══ Quoted text

These market rates for unlimited usage of images will also directly bear on the determination of reasonable compensation. Further, the rights holder is entitled to the profits that the user made from the use of the image, but only if the rights-holder can prove those profits, which is 180-degrees from the current copyright protections, which require that an infringer must prove what of their profits wasn't as a result of the infringement! Since there is no “discovery” provision in the legislation that would require the JPI to provide the rights holder with any information (accounting, correspondence, copies of all usages), it will be virtually impossible for any rights holder to determine the extent of the usage and the calculate the profits made by the user.

While several trade organizations (PPA, and ASMP among them) have taken to the table valiant ideas, they have been premised on the notion that we need to save whatever morsels of our rights we can, rather than standing firm until truly fair compromises have been made.

Why not stipulate, for example, that anything that appears to have been created prior to, say, 1950, be eligible for orphan works protection? Or perhaps, it's a rolling year, as in "any image which appears to have been made 30 years prior to the date of it's intended use, is eligible for orphan works protection." Or at least, to require far more stringent searches and limited usages for any image that reasonably appears to have been created within the last 30 years. This surely would provide substantial and sufficient protections to cultural centers looking to preserve degrading imagery. Why, instead of publicly coming out in support of the proposed legislation, didn't these organizations, in exchange for the current slate of concessions, simply remain neutral in their positions?

One example that I expect came at the request of the Professional Photographers of America (PPA) is the notion of "useful articles", which I refer to as tchotchkes above. Yes, yes, I know that these are substantial revenue generators for their members, but the endorsement (as opposed to a lack of objection) by two major trade organizations sends the wrong message to Congress. It's suggesting that this legislation will benefit photographers .

Instead, this legislation falls into, what the all-you-can-eat buffet patron Comic Book Man on the Simpsons, says - "worst show ever." Certainly, this legislation is among the worst - ever - for photographers. It may even be the death blow for the many of the independent photographers, already faced with the most difficult marketplace in the history of the medium.

════
══ Information shown

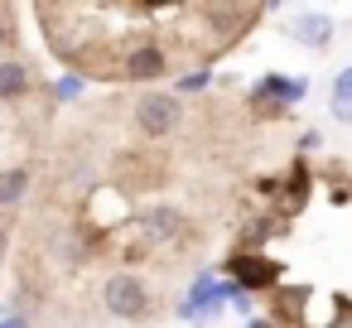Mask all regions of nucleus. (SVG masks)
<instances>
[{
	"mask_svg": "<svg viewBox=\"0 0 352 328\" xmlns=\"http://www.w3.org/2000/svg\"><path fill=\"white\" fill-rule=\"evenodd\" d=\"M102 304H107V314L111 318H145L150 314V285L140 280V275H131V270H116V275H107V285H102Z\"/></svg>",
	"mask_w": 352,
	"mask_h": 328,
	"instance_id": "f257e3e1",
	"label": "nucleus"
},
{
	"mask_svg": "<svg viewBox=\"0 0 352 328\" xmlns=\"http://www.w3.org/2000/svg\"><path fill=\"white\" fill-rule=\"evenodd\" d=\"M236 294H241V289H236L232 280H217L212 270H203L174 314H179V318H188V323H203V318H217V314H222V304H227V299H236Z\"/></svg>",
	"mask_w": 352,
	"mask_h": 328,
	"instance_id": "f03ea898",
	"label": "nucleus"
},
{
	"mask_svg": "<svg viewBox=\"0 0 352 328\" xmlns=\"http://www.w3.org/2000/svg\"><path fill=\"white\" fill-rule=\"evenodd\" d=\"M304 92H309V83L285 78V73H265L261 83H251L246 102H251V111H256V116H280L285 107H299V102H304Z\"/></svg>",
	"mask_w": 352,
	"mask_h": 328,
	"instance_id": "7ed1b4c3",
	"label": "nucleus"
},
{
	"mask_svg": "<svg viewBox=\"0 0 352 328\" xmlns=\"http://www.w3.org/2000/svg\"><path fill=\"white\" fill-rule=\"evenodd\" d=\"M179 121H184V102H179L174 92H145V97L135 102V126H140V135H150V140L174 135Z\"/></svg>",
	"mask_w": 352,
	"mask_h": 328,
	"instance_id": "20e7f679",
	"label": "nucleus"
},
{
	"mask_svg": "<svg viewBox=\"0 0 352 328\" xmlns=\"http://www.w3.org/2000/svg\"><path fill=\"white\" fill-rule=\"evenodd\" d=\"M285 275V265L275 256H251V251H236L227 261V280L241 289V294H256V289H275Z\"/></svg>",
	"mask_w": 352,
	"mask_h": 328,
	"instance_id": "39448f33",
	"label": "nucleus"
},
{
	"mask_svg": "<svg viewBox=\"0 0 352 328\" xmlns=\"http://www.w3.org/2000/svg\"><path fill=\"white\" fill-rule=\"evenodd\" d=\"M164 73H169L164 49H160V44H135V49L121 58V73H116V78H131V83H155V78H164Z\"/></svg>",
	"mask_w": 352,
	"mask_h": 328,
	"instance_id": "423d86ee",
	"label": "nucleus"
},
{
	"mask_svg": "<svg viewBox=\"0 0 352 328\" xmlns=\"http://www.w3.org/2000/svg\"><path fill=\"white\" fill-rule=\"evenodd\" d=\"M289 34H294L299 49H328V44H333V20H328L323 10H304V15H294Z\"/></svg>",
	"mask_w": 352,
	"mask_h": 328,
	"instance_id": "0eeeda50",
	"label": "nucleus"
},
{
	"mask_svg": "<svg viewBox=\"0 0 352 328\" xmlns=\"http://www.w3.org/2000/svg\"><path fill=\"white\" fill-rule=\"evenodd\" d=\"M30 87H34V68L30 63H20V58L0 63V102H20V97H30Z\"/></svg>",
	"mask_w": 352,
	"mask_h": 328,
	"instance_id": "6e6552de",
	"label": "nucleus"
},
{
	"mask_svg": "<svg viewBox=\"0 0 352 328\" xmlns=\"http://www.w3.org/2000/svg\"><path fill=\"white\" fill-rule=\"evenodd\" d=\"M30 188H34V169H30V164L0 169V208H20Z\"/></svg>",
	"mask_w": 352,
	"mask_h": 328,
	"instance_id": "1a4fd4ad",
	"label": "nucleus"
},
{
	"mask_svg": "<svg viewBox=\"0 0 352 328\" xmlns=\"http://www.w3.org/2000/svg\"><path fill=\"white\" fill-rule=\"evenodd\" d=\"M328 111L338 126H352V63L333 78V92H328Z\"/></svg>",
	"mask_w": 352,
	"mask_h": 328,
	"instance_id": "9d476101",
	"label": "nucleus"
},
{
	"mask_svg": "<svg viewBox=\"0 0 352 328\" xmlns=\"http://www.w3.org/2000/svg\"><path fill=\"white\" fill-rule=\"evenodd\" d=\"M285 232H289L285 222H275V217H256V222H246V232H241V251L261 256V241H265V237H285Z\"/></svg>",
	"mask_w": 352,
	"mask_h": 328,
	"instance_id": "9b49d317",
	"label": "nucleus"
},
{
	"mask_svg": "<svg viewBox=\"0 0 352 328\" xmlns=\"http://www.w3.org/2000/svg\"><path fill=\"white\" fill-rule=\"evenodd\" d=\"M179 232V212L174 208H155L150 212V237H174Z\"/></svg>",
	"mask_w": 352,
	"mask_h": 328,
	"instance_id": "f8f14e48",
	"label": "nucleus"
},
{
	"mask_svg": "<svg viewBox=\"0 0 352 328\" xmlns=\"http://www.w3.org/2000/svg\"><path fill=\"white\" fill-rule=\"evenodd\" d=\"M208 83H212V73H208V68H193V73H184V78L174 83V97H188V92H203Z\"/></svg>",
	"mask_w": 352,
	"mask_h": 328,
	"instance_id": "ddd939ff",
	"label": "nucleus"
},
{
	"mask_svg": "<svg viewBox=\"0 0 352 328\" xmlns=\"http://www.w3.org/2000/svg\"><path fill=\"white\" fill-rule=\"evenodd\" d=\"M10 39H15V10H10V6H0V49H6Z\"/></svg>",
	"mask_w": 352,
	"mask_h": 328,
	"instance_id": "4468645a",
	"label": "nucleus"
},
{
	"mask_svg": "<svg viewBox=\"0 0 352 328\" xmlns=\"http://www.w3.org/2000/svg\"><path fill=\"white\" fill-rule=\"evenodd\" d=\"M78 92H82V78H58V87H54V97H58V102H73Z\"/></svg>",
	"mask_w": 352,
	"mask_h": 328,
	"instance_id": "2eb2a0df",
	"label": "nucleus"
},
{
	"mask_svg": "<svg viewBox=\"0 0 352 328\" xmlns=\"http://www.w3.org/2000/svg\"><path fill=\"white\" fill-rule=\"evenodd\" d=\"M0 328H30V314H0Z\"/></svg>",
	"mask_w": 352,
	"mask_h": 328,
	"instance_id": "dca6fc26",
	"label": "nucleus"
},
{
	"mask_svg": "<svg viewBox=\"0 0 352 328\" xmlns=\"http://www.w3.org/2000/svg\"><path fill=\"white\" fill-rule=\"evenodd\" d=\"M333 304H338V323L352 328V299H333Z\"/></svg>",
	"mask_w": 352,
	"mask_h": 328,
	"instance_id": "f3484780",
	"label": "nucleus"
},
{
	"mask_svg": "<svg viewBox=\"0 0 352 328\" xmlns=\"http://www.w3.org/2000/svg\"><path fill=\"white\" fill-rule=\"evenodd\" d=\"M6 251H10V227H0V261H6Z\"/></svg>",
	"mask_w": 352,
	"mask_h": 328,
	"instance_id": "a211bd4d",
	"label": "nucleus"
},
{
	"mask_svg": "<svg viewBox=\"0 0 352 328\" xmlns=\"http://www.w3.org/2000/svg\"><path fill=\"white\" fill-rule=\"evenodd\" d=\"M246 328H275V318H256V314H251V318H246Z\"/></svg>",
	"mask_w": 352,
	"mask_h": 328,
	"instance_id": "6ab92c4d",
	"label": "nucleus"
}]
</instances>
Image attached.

════

● Aim 1
In the orphan works text, who has to prove the profits a user made from an image before those profits can be claimed?
● Aim 2
According to the orphan works text, why will it be nearly impossible for a rights holder to work out the profits a user made? Answer in one to three sentences.

● Correct response 1
The rights holder has to prove those profits.

● Correct response 2
The legislation has no "discovery" provision that would require the JPI to give the rights holder any information, such as accounting, correspondence, or copies of all usages. Without that information, the rights holder cannot determine the extent of the usage or calculate the user's profits.